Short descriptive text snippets
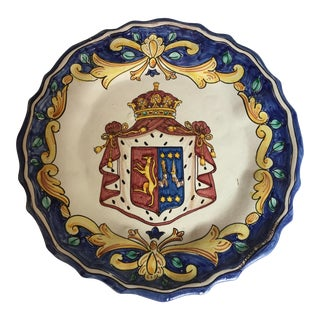 Palazzo Valguarnera-Gangi Hand Painted Platter Made in Italy For Sale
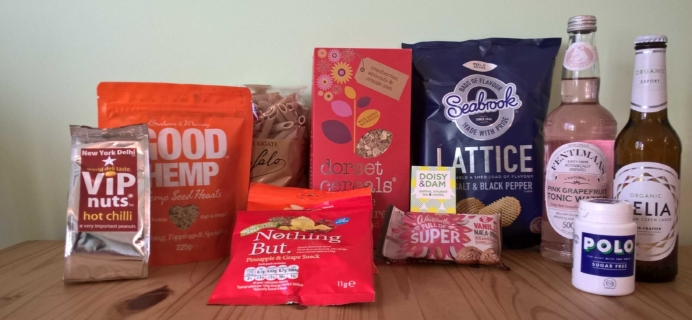 DegustaBox UK April 2017 Subscription Box Review + Coupon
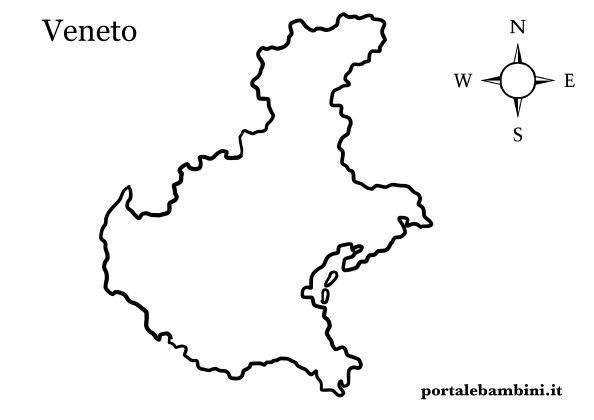 Cartina Del Veneto E Friuli.Il Veneto Approfondimenti Quiz E Materiale Didattico Portalebambini It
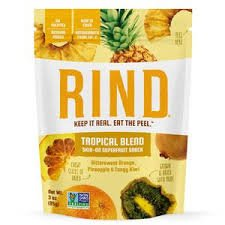 RIND Snacks tropical blend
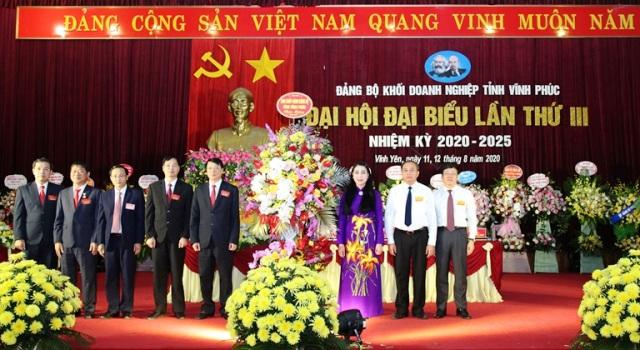 Phát huy vai trò liên kết cộng đồng doanh nghiệp của Đảng bộ Khối doanh nghiệp tỉnh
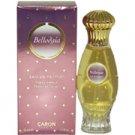 Bellodgia Caron 1.7 oz EDP Spray Women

[Task directions]:
Set the pictures aside and repeat only the lines from the one containing "DegustaBox UK April" through the last line of the entries above, exactly as they stand.

[Task solution]:
 DegustaBox UK April 2017 Subscription Box Review + Coupon
 Cartina Del Veneto E Friuli.Il Veneto Approfondimenti Quiz E Materiale Didattico Portalebambini It
 RIND Snacks tropical blend
 Phát huy vai trò liên kết cộng đồng doanh nghiệp của Đảng bộ Khối doanh nghiệp tỉnh
 Bellodgia Caron 1.7 oz EDP Spray Women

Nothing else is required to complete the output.